Are attorneys better mediators? If yes, is that true across all case types? Do attorney mediators have higher rates of settlement rates or party satisfaction? Do they have fewer ethics violations than non-attorneys? There are many
markers of success, but these are the minimal criteria used by judges and
court administrators as they decide whom to include or exclude from rosters.
The answers to these questions have significant policy implications for judges
and court personnel as guardians of court-referred mediation programs.
Often attorneys, judges, and mediation program administrators state a
preference for the use of attorney mediators, which excludes non-attorney
mediators seeking to earn a living while making a meaningful contribution
to the field of mediation.
If this preference is supported by the data, then it makes sense to steer clients toward attorney mediators or to restrict rosters to attorney mediators only. If, however, non-attorney mediators have equal or higher settlement and/or satisfaction rates and/or if their rates of ethics complaints are lower, then such action would be counter-productive and perhaps even unethical.
The Dispute Resolution Section of the American Bar Association has long affirmed that the field of mediation should remain open to both attorney and non-attorney mediators alike and made a public declaration to that effect in the late 1990’s. It is time for a data-driven analysis of these important matters - not just for the US, but for all jurisdictions. The present study is US based, but quite probably of interest to many systems.
Understanding any potential differences between the performance of attorney and non-attorney mediators is critical for those building mediation rosters and selecting mediators for specific cases.
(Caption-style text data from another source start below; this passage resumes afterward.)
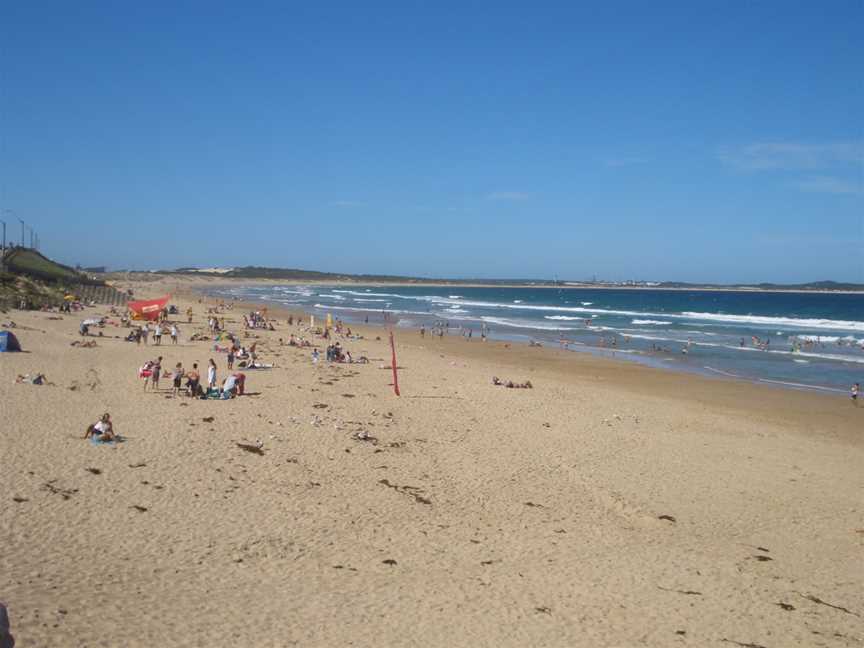 North Cronulla Beach, Cronulla, NSW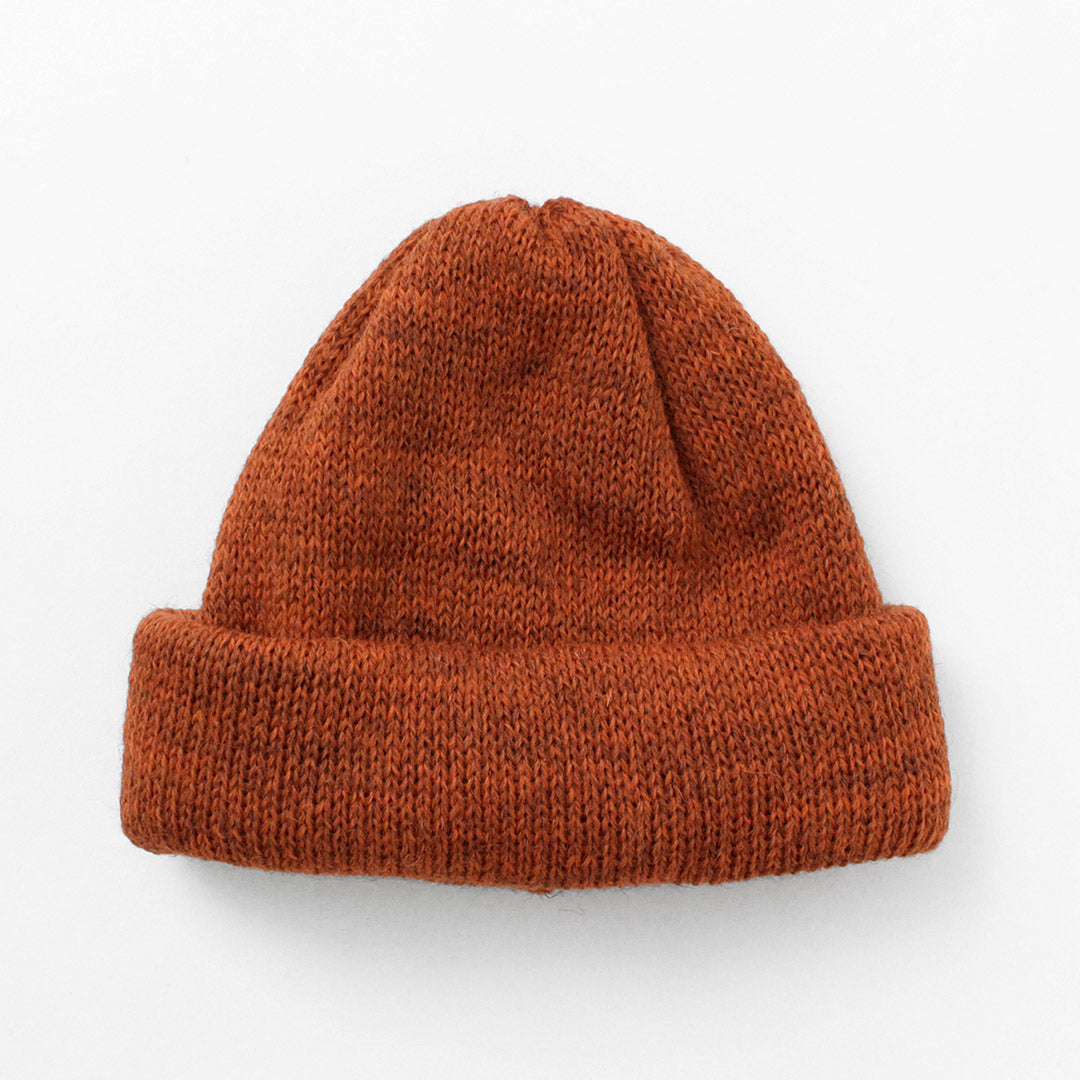 Highland 2000 / British Wool Tubular Bobby Cap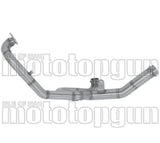 Auspuffkrümmer Ohne Katalysator Edelstahl - Arrow Special Parts Kompatibel Mit Ktm 1050 Adventure (2015-2016)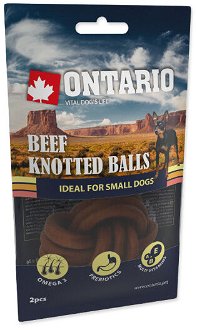 Ontario RH Snack Ball 3,75cm 2pcs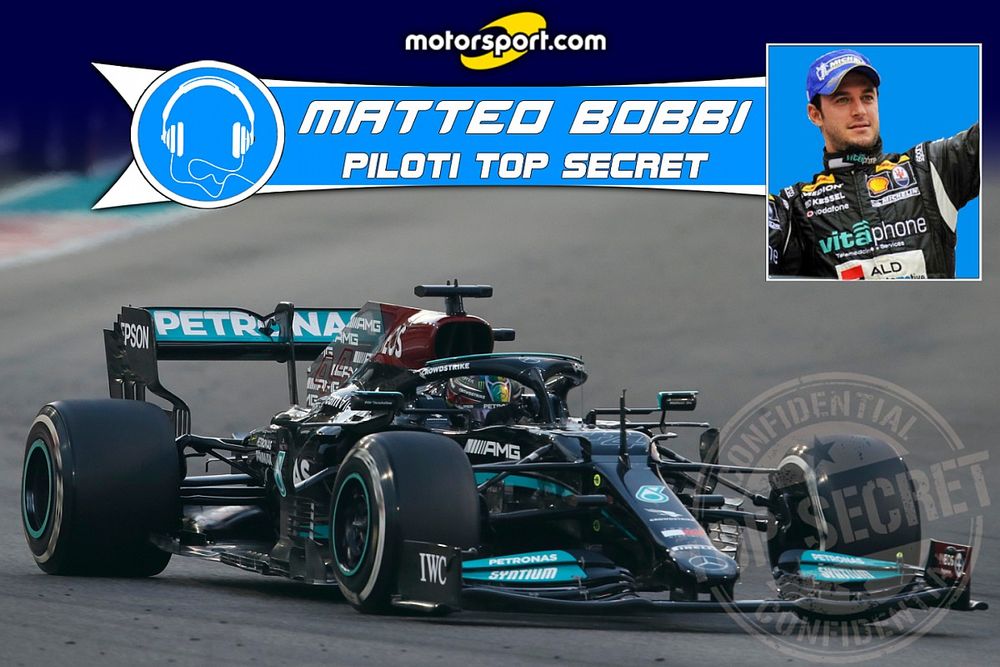 Podcast F1 | Bobbi: "Lewis penalizzato dalla strategia Mercedes"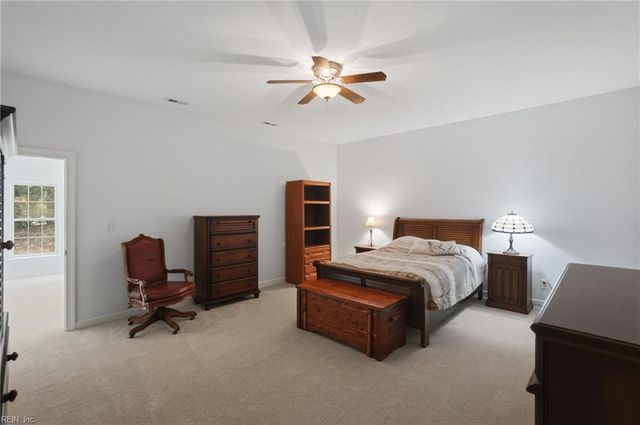 3143 Windy Branch DR, Toano, VA 23168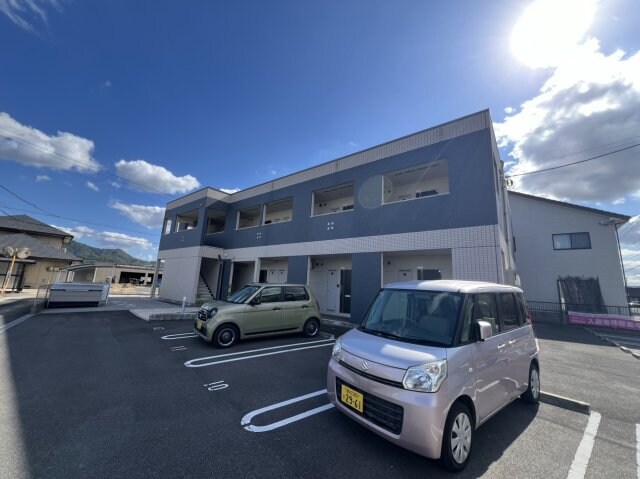 ロココの物件外観写真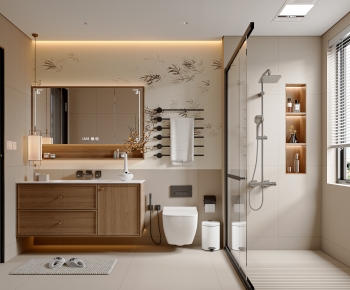 New Chinese Style TOILET-ID:299580156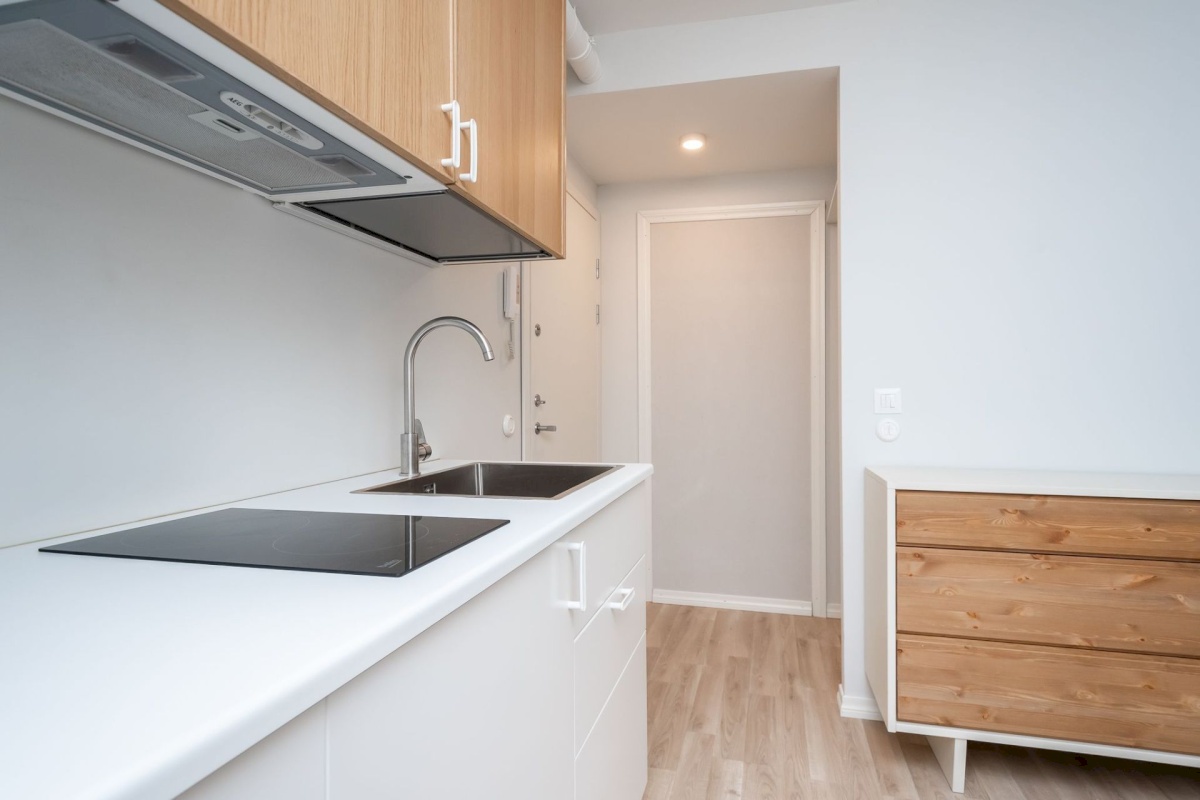 Tallinn, Kesklinna linnaosa, Uus Maailm, Luha 9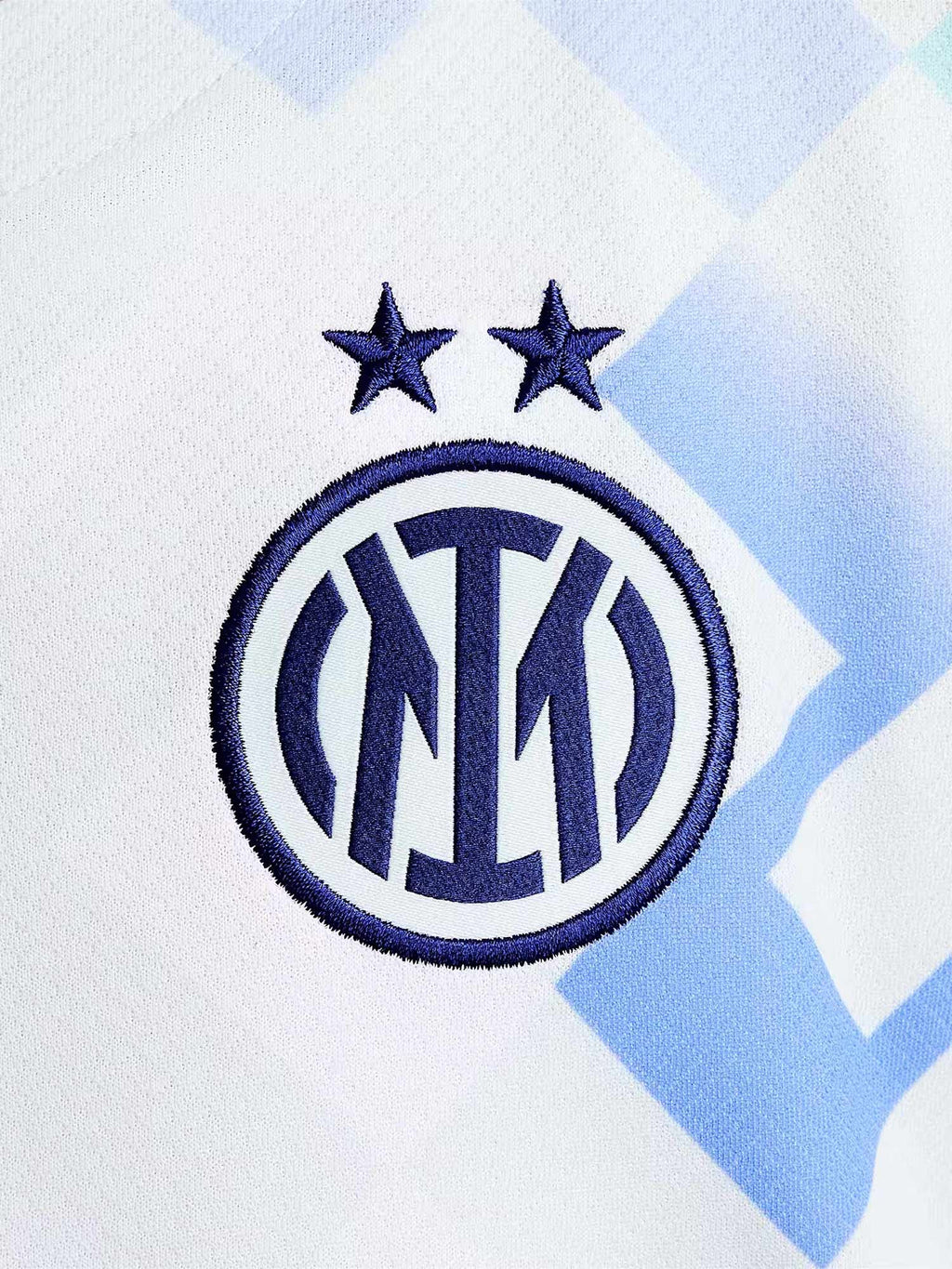 NIKE Тениска INTER Y NK DF JSY SS STAD AW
Courts have an affirmative duty as guardians of the judicial process to assure that any policies governing court-ordered mediation serve the public interests. The literature makes the distinction between these two groups using anecdotal evidence, but methodologically rigorous studies are largely absent even though the data needed to analyze this question is relatively plentiful.
There is probably no clear answer to many of these questions. But the extended article in the Journal of Mediation Theory and Practice by Susan Raines and her colleagues at Kennesaw State University provides some objective markers with which to consider those questions.
So what data to look at?
This study compares attorney and non-attorney mediators’ settlement rates by case type, including landlord-tenant, small claims, family law, and superior court (large claims) disputes.
Additionally, this study examines mediation exit surveys of parties and their advocates, looking for differences between attorney and non-attorney mediators in participant satisfaction rates.
Lastly, this study examines ethics complaints against mediators to see if
attorney or non-attorney mediators are more likely to receive ethics complaints.